DynamicCache does not support variable lengths, except for FA2 #35168

SimJeg · 2024-12-09T13:31:01Z

System Info

transformers version: 4.47.0
Using GPU in script?: yes
GPU type: NVIDIA A100-SXM4-80GB

Who can help?

@ArthurZucker

Information

The official example scripts
My own modified scripts

Tasks

An officially supported task in the examples folder (such as GLUE/SQuAD, ...)
My own task or dataset (give details below)

Reproduction

The following code will reproduce the issue:

import torch
from transformers import AutoModelForCausalLM
from transformers.cache_utils import DynamicCache


device = "cuda:0"
ckpt = "meta-llama/Meta-Llama-3.1-8B-Instruct"
attn_implementation = "flash_attention_2"
cache = DynamicCache()
model = AutoModelForCausalLM.from_pretrained(ckpt, torch_dtype="auto", attn_implementation=attn_implementation).to(
    device
)


# Run first forward pass
inputs = model.dummy_inputs["input_ids"].to(device)
with torch.no_grad():
    model(inputs, past_key_values=cache)
    print("First forward pass")
    print(f"Layer 0: {cache.key_cache[0].shape}")
    print(f"Layer 1: {cache.key_cache[1].shape}")

# Update the cache size for the first layer
print("Removing 2 KV pairs for the first layer")
cache.key_cache[0] = cache.key_cache[0][:, :, :-2, :]
cache.value_cache[0] = cache.value_cache[0][:, :, :-2, :]

with torch.no_grad():
    model(inputs, past_key_values=cache)
    print("Second forward pass")
    print(f"Layer 0: {cache.key_cache[0].shape}")
    print(f"Layer 1: {cache.key_cache[1].shape}")

Expected behavior

In the kvpress repository, we implement various KV cache compression methods.
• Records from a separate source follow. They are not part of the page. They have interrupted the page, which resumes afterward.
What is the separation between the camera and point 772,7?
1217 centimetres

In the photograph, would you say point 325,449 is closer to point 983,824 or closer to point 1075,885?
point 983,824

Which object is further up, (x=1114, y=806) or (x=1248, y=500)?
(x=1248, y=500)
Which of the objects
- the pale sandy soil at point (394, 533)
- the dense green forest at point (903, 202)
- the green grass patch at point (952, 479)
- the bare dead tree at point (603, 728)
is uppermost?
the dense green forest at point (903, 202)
For some of these methods, the KV cache compression is not the same from one layer to the other (see for instance NVIDIA/kvpress#28). We noticed it's not an issue when using attn_implementation="flash_attention_2" but raises an error for attn_implementation="sdpa" or attn_implementation="eager".

Here is the error from the script above:

--> [336](.../transformers/models/llama/modeling_llama.py:336)     attn_weights = attn_weights + causal_mask
    [338](.../transformers/models/llama/modeling_llama.py:338) # upcast attention to fp32
    [339](.../transformers/models/llama/modeling_llama.py:339) attn_weights = nn.functional.softmax(attn_weights, dim=-1, dtype=torch.float32).to(query_states.dtype)

RuntimeError: The size of tensor a (10) must match the size of tensor b (9) at non-singleton dimension 3

The issue is that the causal_mask is not updated per-layer for sdpa and eager while it is for flash attention.

The text was updated successfully, but these errors were encountered:

Rocketknight1 · 2024-12-09T16:54:56Z

cc @gante @zucchini-nlp

zucchini-nlp · 2024-12-11T10:16:06Z

One thing to note is that we would need to know which indices from cache were discarded after the prefill stage for each layer, so we can correctly slice the attention mask when there are padding tokens.

Currently what we have is to crop the mask to the key length, but in the example code it falied because cache was shorter than key in subsequent uncropped layers. So probably we would need to obtain indices of remaining cache and slice attention with those indices, though not sure if we can save those indices as cache attribute per layer without causing compile errors for StaticCache.

transformers/src/transformers/models/llama/modeling_llama.py

Line 335 in 9094b87

causal_mask = attention_mask[:, :, :, : key_states.shape[-2]]

Lets wait also for @gante here

SimJeg · 2024-12-11T16:42:34Z

I did not think about padding tokens. If we ignore them, the only thing to do would be to cut the causal mask to have the right length right ? Is it what FA2 is doing ? Could be useful to add a warning_once somewhere if that's case.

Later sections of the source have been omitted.